Unmarriageable was the word they landed on. They whispered it as though I couldn’t hear them, knowing it condemned them to a lifetime in my useless presence, consumption without compensation.
 
And these were lean times for us. My triplet brothers ate so much food in their march to adolescence the rest of us halved our servings. My lack of a dowry mitigated the strain on our resources, but there was no way for me to earn my keep.
 
Unless.
 
We called them the Worm Brothers because we thought they ate worms. They were from somewhere down south, by the sea, where they lived together in large compounds. But they wandered all over the island in groups of five or six, clad uniformly in thick cloaks the color of congealed blood. 
 
How my father found the men who came to stay with us will always be a mystery to me. I imagine him whispering among his friends, casting his net wide, so when those rust red figures were spotted two counties over, my father knew before anyone else.
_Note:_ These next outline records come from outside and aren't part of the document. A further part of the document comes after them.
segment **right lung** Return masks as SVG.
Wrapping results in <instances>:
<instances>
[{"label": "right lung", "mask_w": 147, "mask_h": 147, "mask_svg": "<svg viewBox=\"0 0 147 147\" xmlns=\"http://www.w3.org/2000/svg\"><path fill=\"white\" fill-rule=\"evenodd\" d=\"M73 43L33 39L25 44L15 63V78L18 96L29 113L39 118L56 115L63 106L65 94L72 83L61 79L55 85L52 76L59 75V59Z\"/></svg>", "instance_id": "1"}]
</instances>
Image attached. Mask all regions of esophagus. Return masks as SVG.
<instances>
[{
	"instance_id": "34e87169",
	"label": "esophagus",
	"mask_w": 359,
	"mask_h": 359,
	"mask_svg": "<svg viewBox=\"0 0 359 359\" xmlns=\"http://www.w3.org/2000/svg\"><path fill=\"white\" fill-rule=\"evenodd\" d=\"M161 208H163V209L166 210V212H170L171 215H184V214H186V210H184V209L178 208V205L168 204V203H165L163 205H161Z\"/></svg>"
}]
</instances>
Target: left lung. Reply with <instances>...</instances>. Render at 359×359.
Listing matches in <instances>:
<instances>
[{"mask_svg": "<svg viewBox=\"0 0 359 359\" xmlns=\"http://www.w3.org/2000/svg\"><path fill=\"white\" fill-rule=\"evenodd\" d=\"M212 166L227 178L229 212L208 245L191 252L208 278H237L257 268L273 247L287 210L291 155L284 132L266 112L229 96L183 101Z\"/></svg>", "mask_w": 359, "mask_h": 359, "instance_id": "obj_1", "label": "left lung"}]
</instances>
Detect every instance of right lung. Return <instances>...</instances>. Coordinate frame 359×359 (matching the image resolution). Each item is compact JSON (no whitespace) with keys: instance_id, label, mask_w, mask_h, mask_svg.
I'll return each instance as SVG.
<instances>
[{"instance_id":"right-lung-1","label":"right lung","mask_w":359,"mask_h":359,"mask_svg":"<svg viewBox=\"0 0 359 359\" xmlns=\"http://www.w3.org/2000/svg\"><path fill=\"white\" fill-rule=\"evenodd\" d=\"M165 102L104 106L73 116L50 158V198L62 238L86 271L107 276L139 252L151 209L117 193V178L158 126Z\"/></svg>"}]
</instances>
He left abruptly one day on his horse and returned the next evening with five Worm Brothers in tow, each of them emaciated and with an unsettling habit of looking above your head when speaking to you. In the rare event they spoke at all.
 
The leader of the band was a compact old man perpetually leaning on the fallen bough of a tree. My mother pushed me forward, presumably so he could see me better. A small tremor in the recesses of my mind alerted me that this man was measuring me even as he avoided my face.
 
“Yes,” he said at length. “She will do nicely.”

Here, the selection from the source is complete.